### TEXTO EXTRAÍDO
------------------------------------

Na iminência do julgamento começar, LaPierre renuncia e deixa em seu lugar Andrew Arulanandam, que assume como CEO interino. Ele estava no comando desde 1991. No comunidado de renúncia, no entanto, ele não citou o processo que o acusa de enriquecer ilegalmente com a NRA. Em reunião de cúpula na cidade de Irving, no Texas, alegou passar por problemas de saúde ao anunciar a decisão.
“É com orgulho por tudo o que conquistamos que anuncio minha renúncia da NRA. Fui membro desta organização por boa parte da minha vida adulta, e nunca deixarei de apoiá-la, assim como sua luta pela defesa da liberdade da Segunda Emenda da Constituição [que permite a posse de armas]. Minha paixão pela nossa causa arde profundamente quanto sempre”, declarou LaPierre.
Pérolas de LaPierre
Como uma típica liderança de extrema direita, LaPierre é famoso por suas bravatas, fanfarronices e mentiras. Logo após um trágico ataque a tiros na escola primária Sandy Hook, em Connecticut, em 2012, ele poderia ter ficado calado, mas veio a público dizer que “a única coisa que pode parar um cara mau com uma arma é um cara bom com uma arma”. Além do uso proselitista da tragédia, também afirmou uma inverdade.
Ainda sobre a mesma tragédia, disse que restringir o acesso a armas não evitaria outros episódios. “Não podemos perder tempo com legislações que não vão funcionar. Precisamos pressionar o Congresso para que ponha seguranças armados nas escolas já”.
Anos depois, na campanha eleitoral de 2016, ele apoiava Trump. Argumentou que Hillary Clinton, a candidata do Partido Democrata, não seria uma verdadeira apoiadora da causa feminina porque “as mulheres americanas não são livres até que tenham armas para se defender”.
Além disso, foram inúmeros os episódios em que expressou seu racismo. Em 2013, ele justificou o ‘liberou geral de armas’ nos EUA para o jornal The Daily Caller, por conta de “gangues de latino-americanos que estão tomando conta dos EUA”. Já em discurso de 2018, culpou os judeus por diversos problemas globais.
Por fim, na convenção anual da NRA de 2023, celebrada no aniversário do massacre de Nashville (Tennessee), um dos mais fatais da história, e semanas depois de outro massacre, em Luisville, no Kentuck, LaPierre afirmou que ativistas e políticos armamentistas “não podem dormir tranquilos em suas casas, enquanto desarmamentistas fazem suas carreiras livremente”.
NRA
Fundada em 1871 como um grupo recreativo projetado para "promover e incentivar o tiro de espingarda", a National Rifle Association tornou-se uma das organizações políticas mais poderosas dos EUA.

------------------------------------

### MATERIAL COLETADO
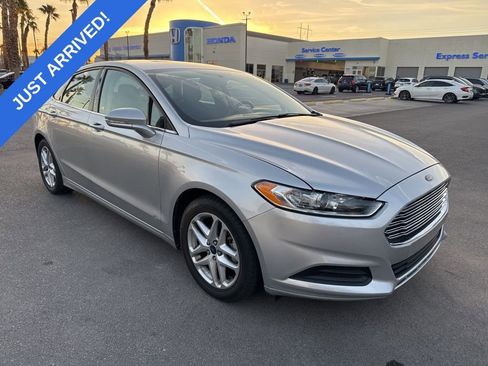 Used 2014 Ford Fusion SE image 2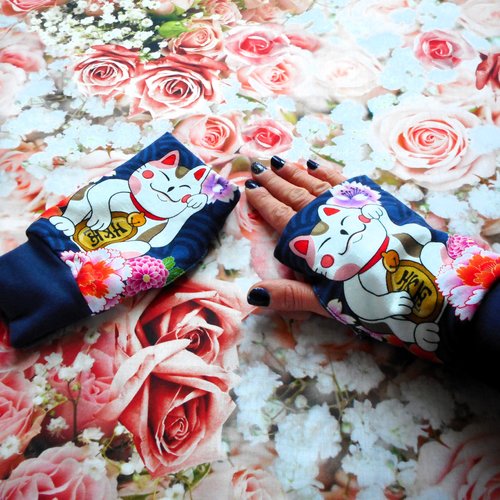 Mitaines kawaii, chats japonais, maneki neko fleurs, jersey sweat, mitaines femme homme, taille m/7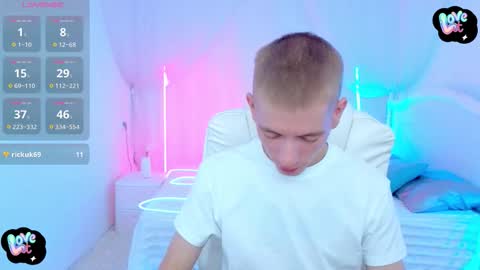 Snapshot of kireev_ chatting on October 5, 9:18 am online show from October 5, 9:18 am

------------------------------------

### ATIVIDADE
Reescreva o trecho do texto sobre LaPierre que começa nas palavras "Ainda sobre a" e termina depois de "diversos problemas globais.", trocando "Congresso" por "Senado". A listagem vem de outra fonte, sem ligação com o texto.

### ESPAÇO DE RESPOSTA
Ainda sobre a mesma tragédia, disse que restringir o acesso a armas não evitaria outros episódios. “Não podemos perder tempo com legislações que não vão funcionar. Precisamos pressionar o Senado para que ponha seguranças armados nas escolas já”.
Anos depois, na campanha eleitoral de 2016, ele apoiava Trump. Argumentou que Hillary Clinton, a candidata do Partido Democrata, não seria uma verdadeira apoiadora da causa feminina porque “as mulheres americanas não são livres até que tenham armas para se defender”.
Além disso, foram inúmeros os episódios em que expressou seu racismo. Em 2013, ele justificou o ‘liberou geral de armas’ nos EUA para o jornal The Daily Caller, por conta de “gangues de latino-americanos que estão tomando conta dos EUA”. Já em discurso de 2018, culpou os judeus por diversos problemas globais.